It Makes Sense For Toyota To Leave California For Texas
4/27/2014 @ 9:28PM
For Japanese auto brands, the logic of keeping their U.S. sales and administrative arms in California is breaking down under the outrageous penalties of conducting business in the Golden State and the changing dynamics of the North American automotive industry. So Toyota is leaving, according to Automotive News.
And where is Japan’s biggest automaker relocating its sales and marketing operations in America? Why, North Texas, of course. The move to Plano, Texas, will involve most of the 5,000 managers and employees at Toyota’s current Torrance, Calif., headquarters, the magazine said.
Texas Gov. Rick Perry apparently didn’t even have to make a recruiting trip to southern California to get Toyota to do this, although he has helped lure plenty of companies with that gambit over the last several years.
And yet Texas has scored one of the biggest prizes so far in its very focused, state-on-state battle with the administration of Gov.

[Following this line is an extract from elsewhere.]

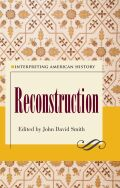 Interpreting American History: Reconstruction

Jerry Brown to get plum companies now headquartered in California to abandon the bluest state for the reddest one.
The Forbes article continues to note that there are solid business reasons which have nothing to do with the business-unfriendly climate in the Pyrite State, but when you pile on those additional government burdens, the incentives for companies which can move to move increase.
In the annual Chief Executive magazine “Best States / Worst States” ranking that surveys CEOs for their opinions, Texas has been holding on to the No. 1 spot for a while; California seems permanently relegated to No. 50.
As Automotive News put it, “Despite the deep, creative talent pool in greater Los Angeles, doing business in California has become more expensive for companies and their workers.” Bestplaces.net said that the cost of living for employees is 39 percent higher in Torrance than in Plano, and housing costs are 63 percent lower in Plano.
What does that mean? Well, it means that, for Toyota executives who have to move from southern California to the Lone Star State, they will see what is, in real terms, a 39% raise. When they sell their houses in California, they’ll wind up being able to by a house 2/3 larger for what they have been spending, or, looked at another way, be able to simply buy, with cash, just as good a home in Plano as the one on which they were making mortgage payments in California.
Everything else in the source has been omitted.